Só para referir outros estudiosos destas literaturas: Alfredo Margarido reúne os seus ensaios sobre a designação de Estudos sobre Literaturas das Nações Africanas de Língua Portuguesa (1980), Pires Laranjeira prefere «Língua» embora use «Expressão» no seu manual da Universidade Aberta (pois é o nome da disciplina que prevalece), Inocência Mata, José Carlos Venâncio, Cristina Pacheco, Ana Mafalda Leite, Alberto Carvalho, entre outros, usam sempre nos seus livros e artigos a palavra «Língua», assim como estudiosos africanos, que defendem ter assim uma maior distinção e determinação do real conteúdo destas literaturas, como se a designação lhes reconhecesse a autonomia: «Língua» porque é mais directa, menos ambígua, menos polémica, embora de uma língua portuguesa que sabemos ser diferente da portuguesa europeia, com regras que receberam influências directas das línguas locais (o neo-português de que fala a Tia Adoptada). Além disso, e apesar de não haver antes uma tradição de escrita nas línguas africanas, isso não impede que ela não possa acontecer, como acontece em alguma literatura escrita em crioulo ou mesmo em kimbundo, embora o Português continue a ser a língua de expressão preferencial, até porque permite um público leitor mais vasto .

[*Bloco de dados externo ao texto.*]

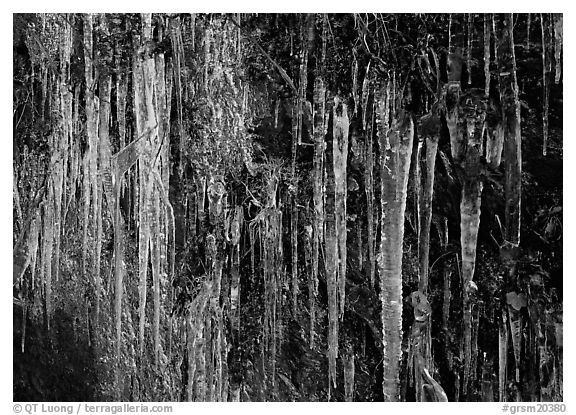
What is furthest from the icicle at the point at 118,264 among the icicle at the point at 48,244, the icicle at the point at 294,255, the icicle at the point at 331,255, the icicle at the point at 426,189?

A verdade é que dizer «Literaturas Africanas» é insuficiente porque estão englobas as cinco literaturas (de Cabo Verde, de Angola, de Moçambique, de São Tomé e Príncipe e da Guiné) mais todas as outras das restantes nações africanas. Assim, embora «Expressão» seja correcta, penso que «Língua» pode evitar mal-entendidos por pessoas que não percebam que ela significa aqui enunciado, manifestação, declaração e sim conteúdo, matéria europeia.

Espero ter-me explicado bem e satisfeito o pedido!